> _Text excerpt_:
━━━━━━━━━━━━━━━━━━━━━━━━━━━━━━

Awake
Romans 13:11-14
Click here to view the full sermon video, titled "Awake"
I don’t know about you, but a passage of scripture that begins with the words, “Besides this..” is pretty much begging the question: Besides what?! What exactly are we being expected to ‘besides’ as we jump into this word for the first Sunday of Advent? Because context matters, doesn’t it? There was a story some years back about some unsuspecting soul who put the following words on a church sign, “If you, then, will worship me, it will all be yours.” Sounds nice enough, doesn’t it? Only those words from Luke’s gospel don’t come from God, they come from the tempter’s promise to give Jesus all the glory and authority of the kingdoms of this world. Context matters.
So, for the sake of context, Paul has been making the case to the believers in Rome that they should obey the civil authorities, pay their taxes, and owe no one anything except to love; asserting as Jesus did that the summary of the commandments is simple: love your neighbor as yourself. Faithfulness essentially boils down to love. Not the hearts and flowers kind of love, but the kind that attends to the well-being of those around us and seeks to do no wrong to them. That’s a pretty big deal. Doing that isn’t always easy. This past week’s Thanksgiving gatherings may have put that to the test. Someone makes a provocative comment about current events, that comment gets challenged, and invariably something hurtful gets said. We’ve just endured another election season in which each side tries to paint the other as a dangerous threat. We’ve seen how that kind of rhetoric can lead a person to a middle of the night assault on a politician’s husband. A close reading of Paul’s words prior to this reading might suggest that Christians reexamine their priorities and consider whether culture war battles fueled by violent language are in any way worthy of the calling of Christ. Because Paul makes it sound like anything less than love for our neighbors is a failure of faith and faithfulness.

━━━━━━━━━━━━━━━━━━━━━━━━━━━━━━

> _Provided data_:
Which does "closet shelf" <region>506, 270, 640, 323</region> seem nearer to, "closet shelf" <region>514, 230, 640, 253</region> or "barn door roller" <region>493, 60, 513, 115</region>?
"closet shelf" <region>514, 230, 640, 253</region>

━━━━━━━━━━━━━━━━━━━━━━━━━━━━━━

> _Requirement_:
Using the sermon text, explain in one to three sentences why putting "If you, then, will worship me, it will all be yours" on a church sign was a mistake.

> _Full answer_:
Those words from Luke's gospel come from the tempter, not from God. They are his promise to give Jesus all the glory and authority of the kingdoms of this world, so the sign shows how much context matters.